## Task goal
Repeat every item below word for word, changing nothing.

## START Material provided

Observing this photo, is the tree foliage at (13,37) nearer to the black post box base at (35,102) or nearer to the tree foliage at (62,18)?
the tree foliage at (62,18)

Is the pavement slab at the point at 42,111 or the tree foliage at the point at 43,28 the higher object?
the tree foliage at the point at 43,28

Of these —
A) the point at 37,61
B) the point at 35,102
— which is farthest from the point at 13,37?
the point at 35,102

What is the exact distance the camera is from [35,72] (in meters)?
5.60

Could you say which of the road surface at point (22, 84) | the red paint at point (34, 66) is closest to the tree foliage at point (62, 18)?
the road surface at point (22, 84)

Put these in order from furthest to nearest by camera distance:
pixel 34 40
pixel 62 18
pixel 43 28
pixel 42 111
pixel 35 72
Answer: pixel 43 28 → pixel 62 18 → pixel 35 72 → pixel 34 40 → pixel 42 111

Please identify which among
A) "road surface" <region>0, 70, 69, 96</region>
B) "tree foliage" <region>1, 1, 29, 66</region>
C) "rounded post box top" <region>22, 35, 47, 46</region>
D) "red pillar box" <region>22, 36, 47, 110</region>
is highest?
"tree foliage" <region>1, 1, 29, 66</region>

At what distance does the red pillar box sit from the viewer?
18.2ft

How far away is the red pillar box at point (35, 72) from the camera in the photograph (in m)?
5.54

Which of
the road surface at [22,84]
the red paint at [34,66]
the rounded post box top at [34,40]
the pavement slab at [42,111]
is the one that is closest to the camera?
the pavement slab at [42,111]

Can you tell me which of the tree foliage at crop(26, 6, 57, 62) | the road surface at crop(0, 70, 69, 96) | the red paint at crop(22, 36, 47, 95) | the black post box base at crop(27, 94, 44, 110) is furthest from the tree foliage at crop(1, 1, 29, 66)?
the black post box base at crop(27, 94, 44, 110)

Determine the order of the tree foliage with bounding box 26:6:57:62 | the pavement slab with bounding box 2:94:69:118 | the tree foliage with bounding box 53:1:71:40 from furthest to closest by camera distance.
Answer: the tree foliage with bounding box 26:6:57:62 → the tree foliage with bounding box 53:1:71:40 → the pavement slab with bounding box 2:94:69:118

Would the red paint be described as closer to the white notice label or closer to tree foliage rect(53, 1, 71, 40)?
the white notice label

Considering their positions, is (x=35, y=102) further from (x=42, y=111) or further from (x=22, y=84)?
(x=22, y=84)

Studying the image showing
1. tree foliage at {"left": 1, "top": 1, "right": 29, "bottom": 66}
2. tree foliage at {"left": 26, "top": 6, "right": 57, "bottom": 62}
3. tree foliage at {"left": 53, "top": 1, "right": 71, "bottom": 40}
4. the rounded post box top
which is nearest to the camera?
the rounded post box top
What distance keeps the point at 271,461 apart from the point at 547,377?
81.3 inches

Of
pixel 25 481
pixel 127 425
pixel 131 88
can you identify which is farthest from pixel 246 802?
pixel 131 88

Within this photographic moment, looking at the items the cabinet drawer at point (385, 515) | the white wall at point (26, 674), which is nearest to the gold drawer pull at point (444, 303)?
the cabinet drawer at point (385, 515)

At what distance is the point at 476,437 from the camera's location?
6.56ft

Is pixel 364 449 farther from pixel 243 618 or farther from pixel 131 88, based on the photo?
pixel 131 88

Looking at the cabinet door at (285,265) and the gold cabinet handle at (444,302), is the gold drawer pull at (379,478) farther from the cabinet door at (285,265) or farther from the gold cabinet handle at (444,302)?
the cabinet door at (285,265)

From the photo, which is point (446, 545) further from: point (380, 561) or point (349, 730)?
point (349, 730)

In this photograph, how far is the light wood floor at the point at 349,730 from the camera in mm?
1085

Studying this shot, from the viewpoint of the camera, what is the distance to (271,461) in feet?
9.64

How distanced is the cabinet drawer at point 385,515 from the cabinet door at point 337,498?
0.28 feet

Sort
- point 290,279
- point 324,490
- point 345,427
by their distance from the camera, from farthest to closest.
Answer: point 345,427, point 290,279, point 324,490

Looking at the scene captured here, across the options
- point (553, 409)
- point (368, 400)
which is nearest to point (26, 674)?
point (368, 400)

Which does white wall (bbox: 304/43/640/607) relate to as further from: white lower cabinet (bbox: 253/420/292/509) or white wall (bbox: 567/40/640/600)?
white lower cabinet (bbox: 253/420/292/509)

## END Material provided

## Written reply
Observing this photo, is the tree foliage at (13,37) nearer to the black post box base at (35,102) or nearer to the tree foliage at (62,18)?
the tree foliage at (62,18)

Is the pavement slab at the point at 42,111 or the tree foliage at the point at 43,28 the higher object?
the tree foliage at the point at 43,28

Of these —
A) the point at 37,61
B) the point at 35,102
— which is farthest from the point at 13,37?
the point at 35,102

What is the exact distance the camera is from [35,72] (in meters)?
5.60

Could you say which of the road surface at point (22, 84) | the red paint at point (34, 66) is closest to the tree foliage at point (62, 18)?
the road surface at point (22, 84)

Put these in order from furthest to nearest by camera distance:
pixel 34 40
pixel 62 18
pixel 43 28
pixel 42 111
pixel 35 72
Answer: pixel 43 28 → pixel 62 18 → pixel 35 72 → pixel 34 40 → pixel 42 111

Please identify which among
A) "road surface" <region>0, 70, 69, 96</region>
B) "tree foliage" <region>1, 1, 29, 66</region>
C) "rounded post box top" <region>22, 35, 47, 46</region>
D) "red pillar box" <region>22, 36, 47, 110</region>
is highest?
"tree foliage" <region>1, 1, 29, 66</region>

At what distance does the red pillar box sit from the viewer?
18.2ft

How far away is the red pillar box at point (35, 72) from the camera in the photograph (in m)?
5.54

Which of
the road surface at [22,84]
the red paint at [34,66]
the rounded post box top at [34,40]
the pavement slab at [42,111]
is the one that is closest to the camera?
the pavement slab at [42,111]

Can you tell me which of the tree foliage at crop(26, 6, 57, 62) | the road surface at crop(0, 70, 69, 96) | the red paint at crop(22, 36, 47, 95) | the black post box base at crop(27, 94, 44, 110) is furthest from the tree foliage at crop(1, 1, 29, 66)?
the black post box base at crop(27, 94, 44, 110)

Determine the order of the tree foliage with bounding box 26:6:57:62 | the pavement slab with bounding box 2:94:69:118 | the tree foliage with bounding box 53:1:71:40 from furthest to closest by camera distance.
Answer: the tree foliage with bounding box 26:6:57:62 → the tree foliage with bounding box 53:1:71:40 → the pavement slab with bounding box 2:94:69:118

Would the red paint be described as closer to the white notice label or closer to tree foliage rect(53, 1, 71, 40)?
the white notice label

Considering their positions, is (x=35, y=102) further from (x=42, y=111) or further from (x=22, y=84)?
(x=22, y=84)

Studying the image showing
1. tree foliage at {"left": 1, "top": 1, "right": 29, "bottom": 66}
2. tree foliage at {"left": 26, "top": 6, "right": 57, "bottom": 62}
3. tree foliage at {"left": 53, "top": 1, "right": 71, "bottom": 40}
4. the rounded post box top
which is nearest to the camera?
the rounded post box top
What distance keeps the point at 271,461 apart from the point at 547,377?
81.3 inches

Of
pixel 25 481
pixel 127 425
pixel 131 88
can you identify which is farthest from pixel 246 802?
pixel 131 88

Within this photographic moment, looking at the items the cabinet drawer at point (385, 515) | the white wall at point (26, 674), which is nearest to the gold drawer pull at point (444, 303)?
the cabinet drawer at point (385, 515)

At what distance is the point at 476,437 from the camera's location?
6.56ft

Is pixel 364 449 farther from pixel 243 618 or farther from pixel 131 88, based on the photo?
pixel 131 88

Looking at the cabinet door at (285,265) and the gold cabinet handle at (444,302), is the gold drawer pull at (379,478) farther from the cabinet door at (285,265) or farther from the gold cabinet handle at (444,302)?
the cabinet door at (285,265)

From the photo, which is point (446, 545) further from: point (380, 561) or point (349, 730)?
point (349, 730)

In this photograph, how far is the light wood floor at the point at 349,730 from the camera in mm?
1085

Studying this shot, from the viewpoint of the camera, what is the distance to (271,461) in feet?
9.64

How distanced is the cabinet drawer at point 385,515 from the cabinet door at point 337,498?
0.28 feet

Sort
- point 290,279
- point 324,490
- point 345,427
by their distance from the camera, from farthest to closest.
Answer: point 345,427, point 290,279, point 324,490

Looking at the scene captured here, across the options
- point (553, 409)
- point (368, 400)
which is nearest to point (26, 674)?
point (368, 400)

Which does white wall (bbox: 304/43/640/607) relate to as further from: white lower cabinet (bbox: 253/420/292/509) or white wall (bbox: 567/40/640/600)?
white lower cabinet (bbox: 253/420/292/509)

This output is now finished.